Legally, this all ought to have been irrelevant in Depp’s US lawsuit against Heard. He alleged that a few lines in the Washington Post op-ed constituted defamation, even though she did not name him or mention any specific wrongdoing. Even if Depp’s claims are true, she still didn’t defame him. She wrote that she was a public representative of domestic abuse—a fact that is indisputable. And her claim that she “faced our culture’s wrath” for having “spoken up about sexual abuse” is harder to deny than ever.

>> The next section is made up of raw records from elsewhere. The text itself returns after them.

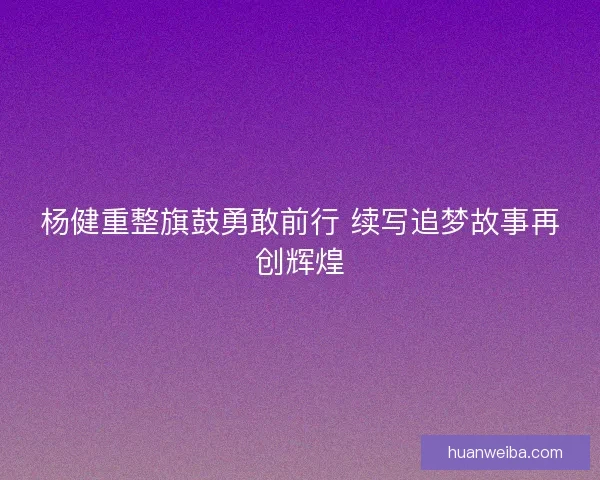 杨健重整旗鼓勇敢前行 续写追梦故事再创辉煌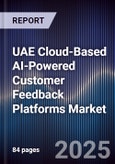 UAE Cloud-Based AI-Powered Customer Feedback Platforms Market Size, Share, Growth Drivers, Trends, Opportunities, Competitive Landscape & Forecast 2025-2030- Product Image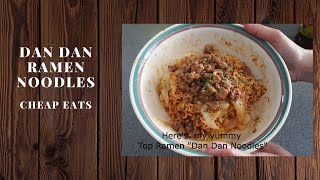 Dan Dan Ramen Noodles Cheap Eats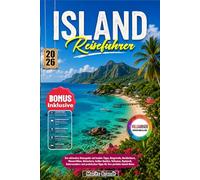 Island Reiseführer 2026: Der ultimative Reiseguide mit Insider-Tipps, Ringstraße, Nordlichtern, Wasserfällen, Gletschern, heißen Quellen, Vulkanen, ... Tipps für Ihre perfekte Island-Reise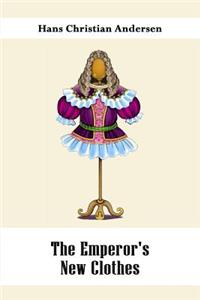 The Emperor's New Clothes (Illustrated)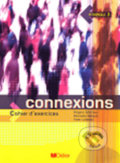 Kniha: Connexions 3 (Emmanuel Lainé Yves, Loiseau Régine a Mérieux). Didier, 2005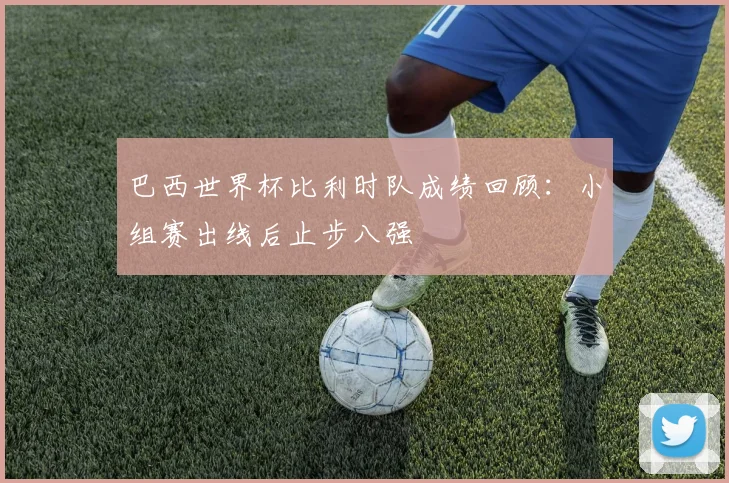 巴西世界杯比利时队成绩回顾：小组赛出线后止步八强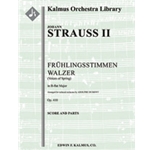 Fruehlingsstimmen Walzer, Op. 410 (Voices of Spring) [1.1.2.1: 2.2.1.0: Perc(2): Pno Cond Sc in set: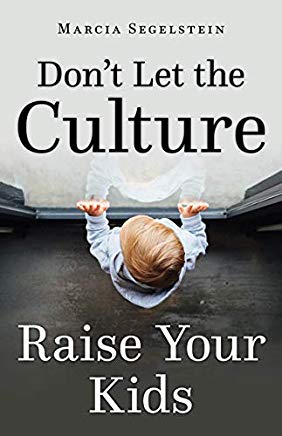 Don't Let the Culture Raise Your Kids Marcia Segelstein (Paperback)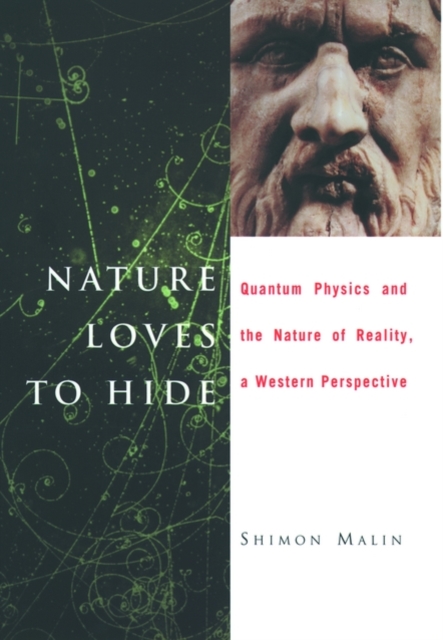 Nature Loves to Hide : Quantum Physics and the Nature of Reality, a Western Perspective, Hardback Book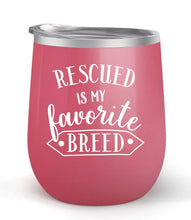 Load image into Gallery viewer, Rescued Is My Favorite Breed - Choose your cup color &amp; create a personalized tumbler for Wine Water Coffee &amp; more! Premier Maars Brand 12oz insulated cup keeps drinks cold or hot Perfect gift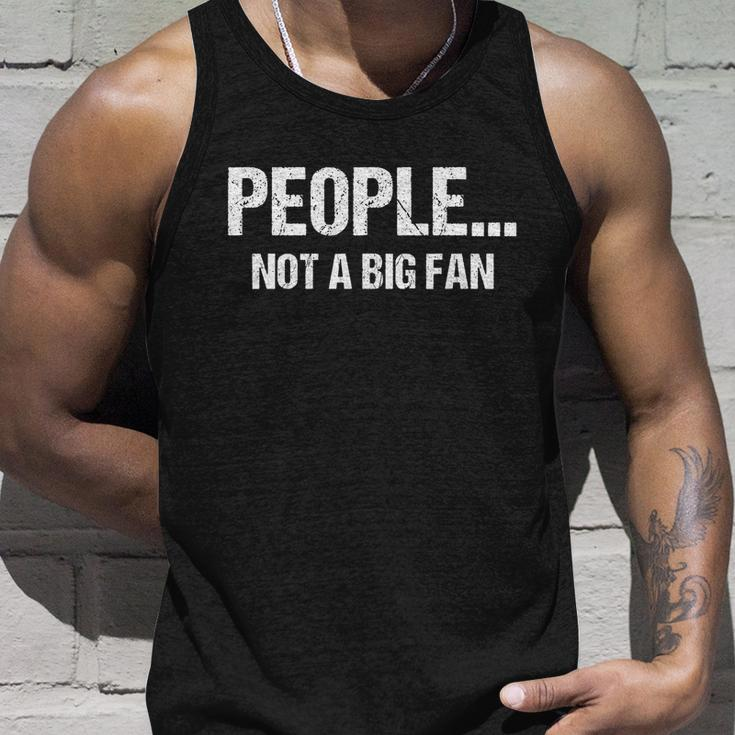 Funny Sarcastic People Not A Big Fan Funny Gift For Introvert Quote Gift Unisex Tank Top Gifts for Him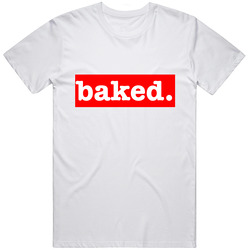 Baked Tee Unisex T Shirt Baked Tee Unisex T Shirt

But of course this case isn’t really about what it’s supposed to be about—particularly since Judge Penney Azcarate allowed bizarre lines of questioning over, for example, how Heard secured her role in Aquaman, permitted TV cameras, and failed to sequester the jury despite the imminent social media firestorm. The trial became about what the Internet made it about: Whom do you side with? And too many on the Internet—men and women both—automatically sided with Depp. We defend powerful, privileged men; we malign their vulnerable, imperfect female victims.
Depp wrote in the same series of text messages with which I opened: “I cannot wait to have this waste of a cum guzzler out of my life!!!… I can only hope that karma kicks in and takes the gift of breath from her.”
This is what so many abusive men want—to take the words from their victims’ mouths, if not their supply of oxygen. And, in this country, when they’re a star, we let them do it.